How would you refactor this endpoint? I’m considering using asynchronous jobs queues, but it makes it difficult to return a response to the User, which needs to be a combination of the output of each job. I would like to return an ID/s from the endpoint and leave it up to the consumer of the endpoint to poll another endpoint to check if the job has finished.

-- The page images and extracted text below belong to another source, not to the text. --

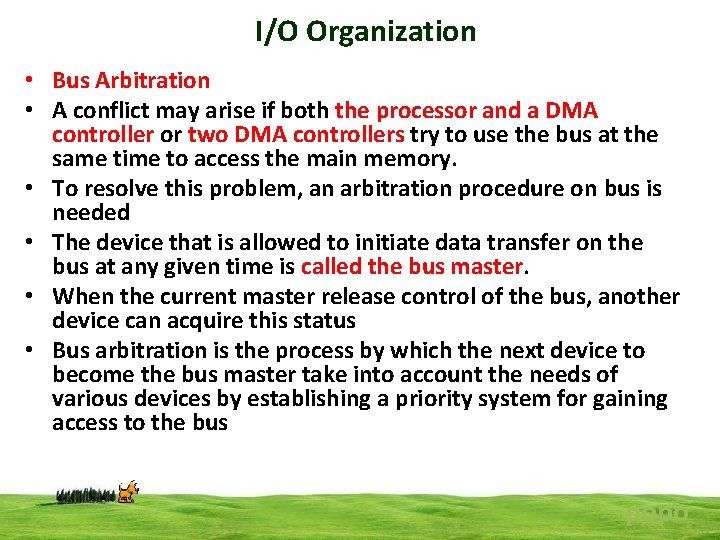 I/O Organization

• Bus Arbitration
• A conflict may arise if both the processor and a DMA controller or two DMA controllers try to use the bus at the same time to access the main memory.
• To resolve this problem, an arbitration procedure on bus is needed
• The device that is allowed to initiate data transfer on the bus at any given time is called the bus master.
• When the current master release control of the bus, another device can acquire this status
• Bus arbitration is the process by which the next device to become the bus master take into account the needs of various devices by establishing a priority system for gaining access to the bus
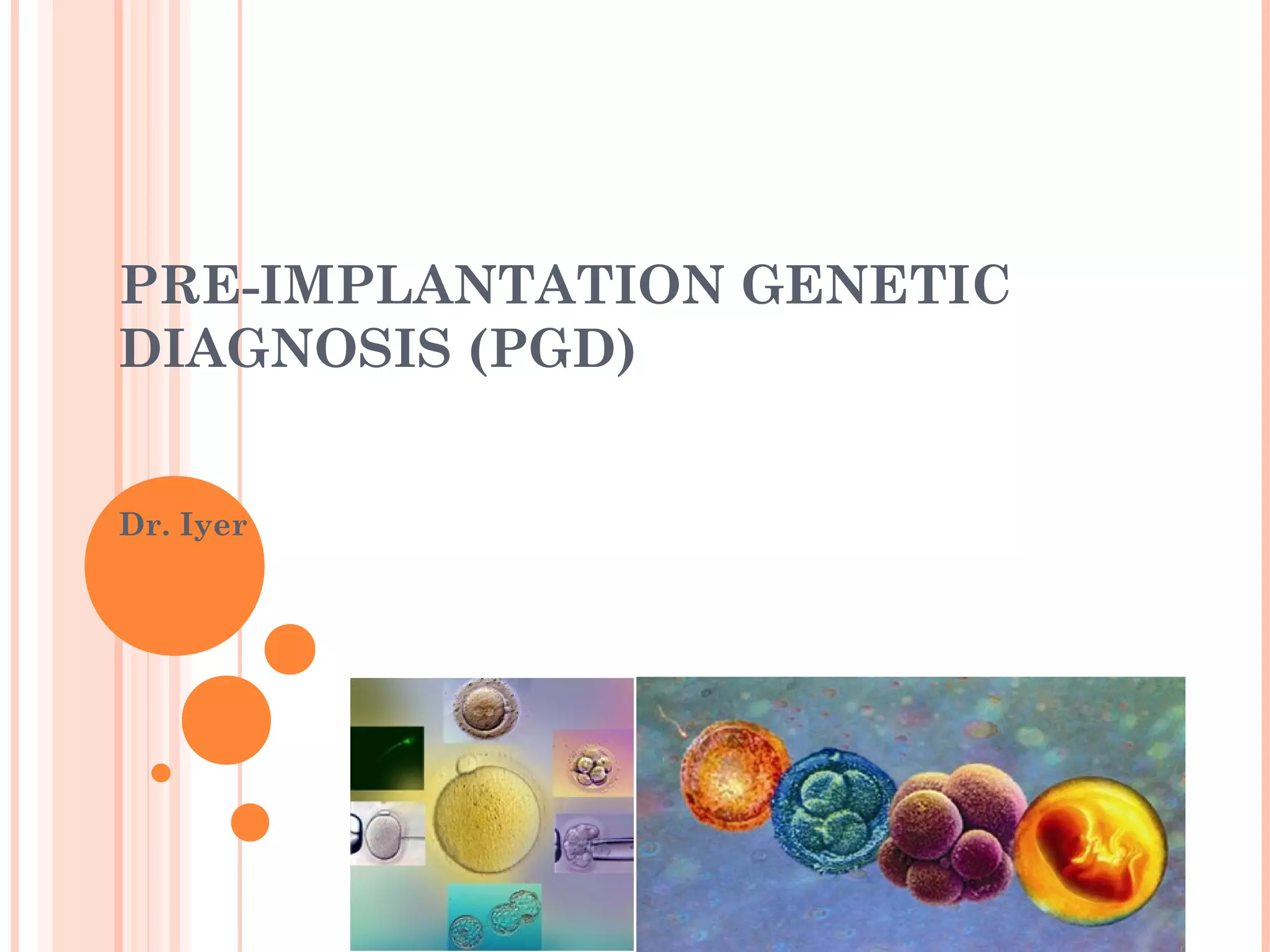 PRE-IMPLANTATION GENETIC DIAGNOSIS (PGD)

Dr. Iyer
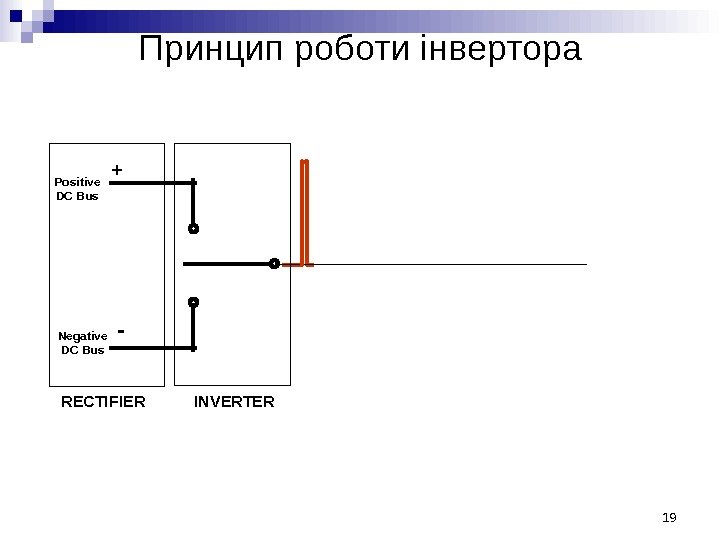 Принцип роботи інвертора

+

Positive DC Bus

-

Negative DC Bus

RECTIFIER

INVERTER

19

Curious to hear other peoples thoughts as to how they would approach this…
<?php
namespace AppHttpControllers;
use AppHttpRequestsReportRequest;
use IlluminateHttpRequest;
use IlluminateSupportFacadesHttp;
class CategoryReportController extends Controller
{
/**
* @param Request $request
*/
public function categoryReportTotals(ReportRequest $request)
{
$responses = [];
foreach ($request->parent_category_ids as $parentCategoryId) {
$responses[] = Http::withBasicAuth('username', 'password')->get('https://api.endpoint.com/category/' . $parentCategoryId . '?version=5&associated=true');
}
$grouped = [];
$categoryATotal = 0;
$categoryBTotal = 0;
$categoryCTotal = 0;
foreach ($responses as $response) {
$json = $response->json();
$categories = $json['data']['CategoryList'];
foreach ($categories as $category) {
$grouped[$category['category_id']] = $category;
if ($category['category_id'] == 1) {
$categoryCTotal = $categoryATotal + ($category['category_count_start'] + $category['count']);
} else if ($category['category_id'] == 2) {
$categoryCTotal = $categoryBTotal + ($category['category_count_start'] + $category['distinct']);
} else if ($category['category_id'] == 3) {
$categoryCTotal = $categoryCTotal + ($category['category_count_start'] + $category['count']);
}
}
}
$results = [
[
'category_id' => 1,
'total' => $categoryATotal,
],
[
'category_id' => 2,
'total' => $categoryBTotal,
],
[
'category_id' => 3,
'total' => $categoryCTotal,
]
];
return response()->json([
'data' => $results
]);
}
}
I’ve also considered leaning on a database. Each time a request it made, saving a row in a table with the array of IDs, then saving the required data for the calculations in another table.